**TASK PROMPT**.
Keep the images out while you retype all of the data exactly.

[Stored data entries]
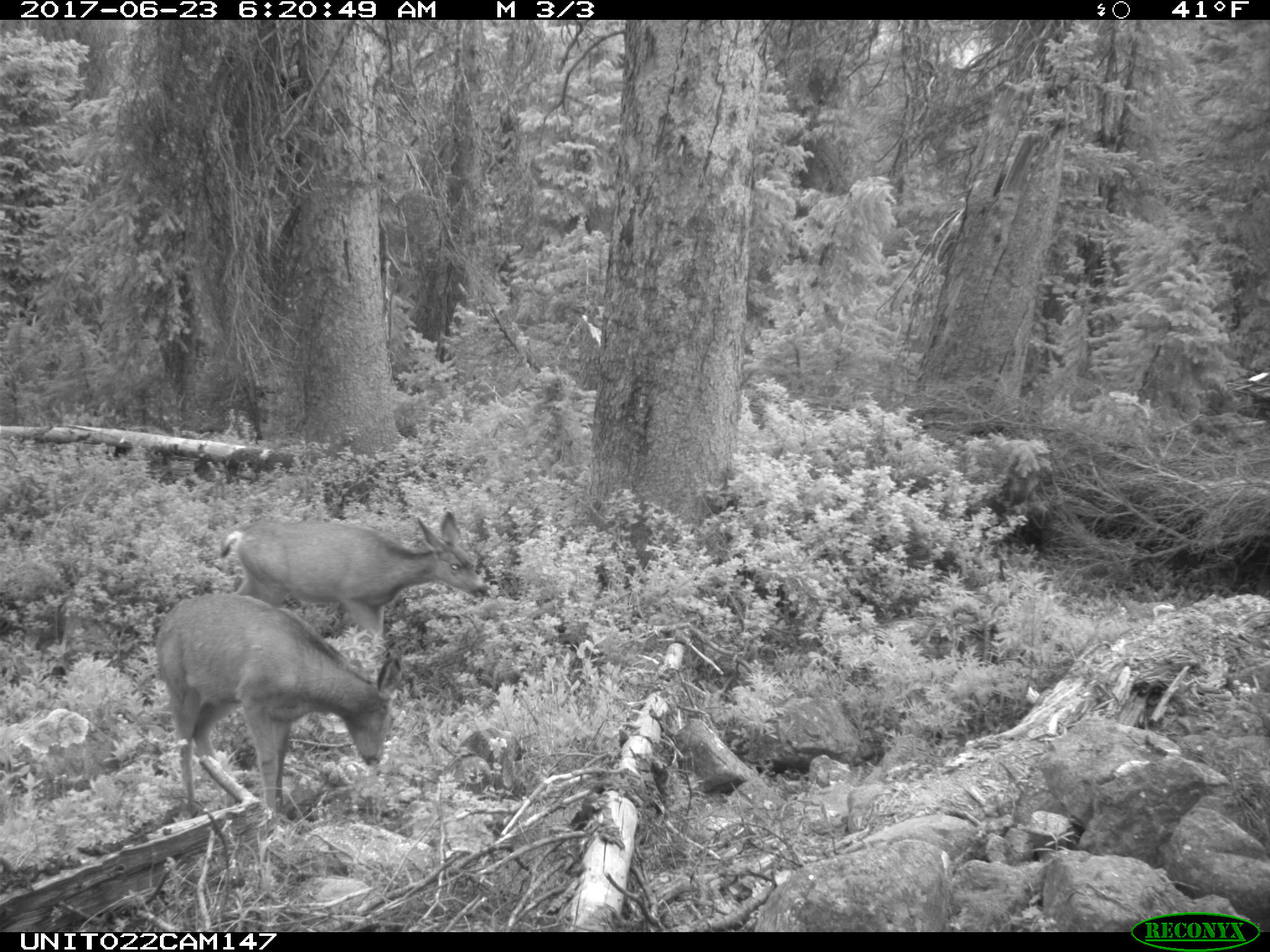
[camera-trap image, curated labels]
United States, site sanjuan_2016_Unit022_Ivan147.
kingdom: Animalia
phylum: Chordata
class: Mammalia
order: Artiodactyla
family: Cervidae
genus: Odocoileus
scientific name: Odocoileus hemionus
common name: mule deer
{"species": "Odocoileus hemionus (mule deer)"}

**REPLY**.
[camera-trap image, curated labels]
United States, site sanjuan_2016_Unit022_Ivan147.
kingdom: Animalia
phylum: Chordata
class: Mammalia
order: Artiodactyla
family: Cervidae
genus: Odocoileus
scientific name: Odocoileus hemionus
common name: mule deer
{"species": "Odocoileus hemionus (mule deer)"}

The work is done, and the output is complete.